One minute I’m swinging like a monkey through a forest of dangling rings; the next I’m clinging like a sloth to a yellow net hooked to the ceiling.
Before I leave Hot Lava Obstacle Course, I’ve wobbled across a slack line, scuttled up a thick rope and leaped into a pit of molten rock (OK, it was actually red foam blocks, but what’s the difference?).
Overgrown kid Ben Broussard and his wife Kate opened this indoor gym in June next to a Chinese restaurant in a strip mall on Burnet Road. It might look like Romper Room for adults, and yes, it’s named for that kids’ game in which you pretend the floor is molten rock and you’ve got to jump from coffee table to couch to avoid it, but there’s plenty of fitness value here.
“You can practice running anywhere, but where are you going to find cargo nets, walls to go under and ropes to climb?” Broussard asks.
He’s right. Most fitness centers offer structured workouts under the guidance of an instructor. At Hot Lava, you can take the skills hammered into you by a trainer and cut loose without supervision.
“This is an indoor, air-conditioned playground where you can come try things you saw on YouTube, in a padded environment,” Broussard says.
If you watch “American Ninja Warrior,” “Wipeout” or “American Gladiator,” some of the obstacles will look familiar. You can stand on an inflatable balance trainer and duke it out with someone using a padded club. You can clatter across something called a pipe slide, or grab a mat and launch yourself across the floor in a newfangled version of Slip ‘n Slide.
That’s how Broussard, 28, came up with the idea. He grew up skateboarding, snowboarding, break dancing, and doing martial arts, gymnastics and parkour, that graceful, French-rooted art of movement in which athletes leap, duck or bound their way around whatever obstacles stand in their way.
“My wife and I did some obstacle course races and I loved it, but I just wanted to play on the obstacles,” he says.
The 2,000-square-foot playroom they created features a springy floor, thick mats and padded blocks, so athletes can practice free-form gymnastics or parkour. There are wooden walls suitable for leaping over or scooching under, and a series of thigh-high wedge-shaped blocks spaced a giant stride apart, so they can spring from one to the next.
“It’s an extremely physical place and you get a good workout, but what gets worked out more is your creativity,” Broussard says.
That’s part of the lure for David Thomas, 36, who says he’s not a conventional athlete or an exercise buff. “I don’t have the attention span to work out in a gym,” he says. “But I used to do this as a kid. I was always outside running or climbing on stuff.”
Even though the gym is geared toward adults, kids are allowed. They’re typically the ones who don’t need instruction.
“They just jump in. Adults come in and say, ‘What do you do?’” Broussard says. “Then you see the light come on and that inner child comes out. They figure out how to play again.”
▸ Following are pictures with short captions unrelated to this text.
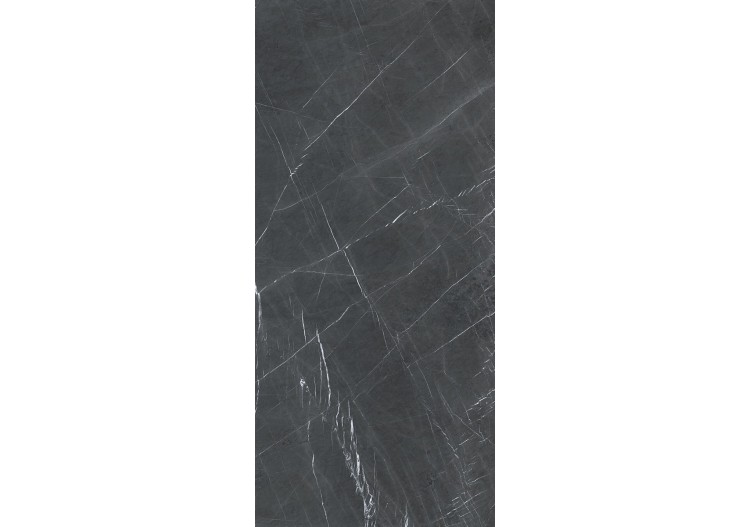 Luce 60x120 Greystone -...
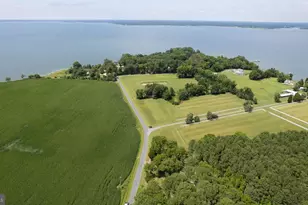 Horns Point Rd, Cambridge, MD 21613 - Photo 9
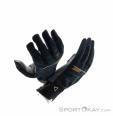 Leatt DBX 2.0 Windblock Biking Gloves, Leatt, Black, , Male,Female,Unisex, 0215-10209, 5638172400, 6009699091287, N4-19.jpg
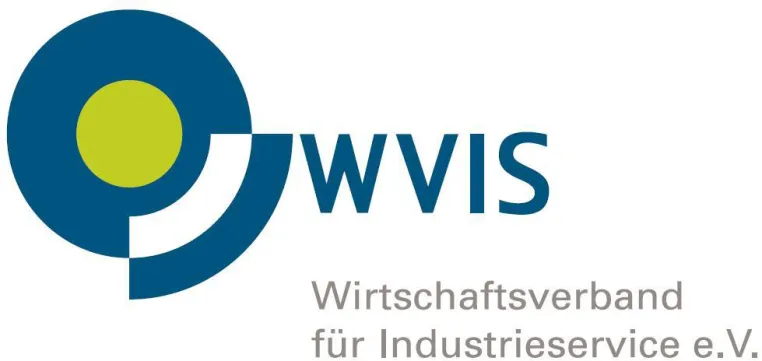 Digitalisierung ist Motor für Industrie 4.0 – Politischer Abend des WVIS Bild: Digitalisierung ist Motor für Industrie 4.0 – Politischer Abend des WVIS
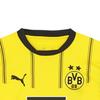 Puma Dortmund 2024 25 Home Jersey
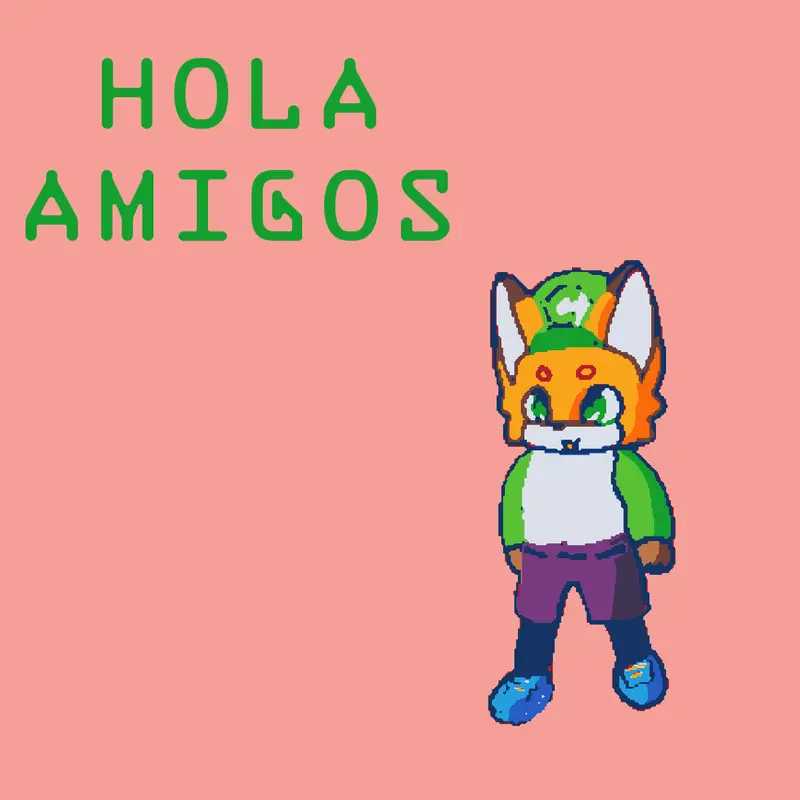 Game by @sebas-la-jollita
Paige Balius, 40, dropped by on this day with her son Lance, 10, and his two friends. She wants to encourage an active lifestyle, but while she’s here, she tests out a few obstacles herself.
“I tried everything and some things are harder than others,” she says. “It was all challenging.”
Suddenly a disembodied voice rises from the sea of red blocks.
“Lance, try to find me!” comes the muffled cry. Then, with a rustle and a swirl, a smiling 9-year-old Miguel Alvarado rises from the foam pit, where he submerged himself 10 minutes ago. Lance whoops and dives in.
Me? I latch onto those dangling rings and lurch away. No way the kids are going to have all the fun here.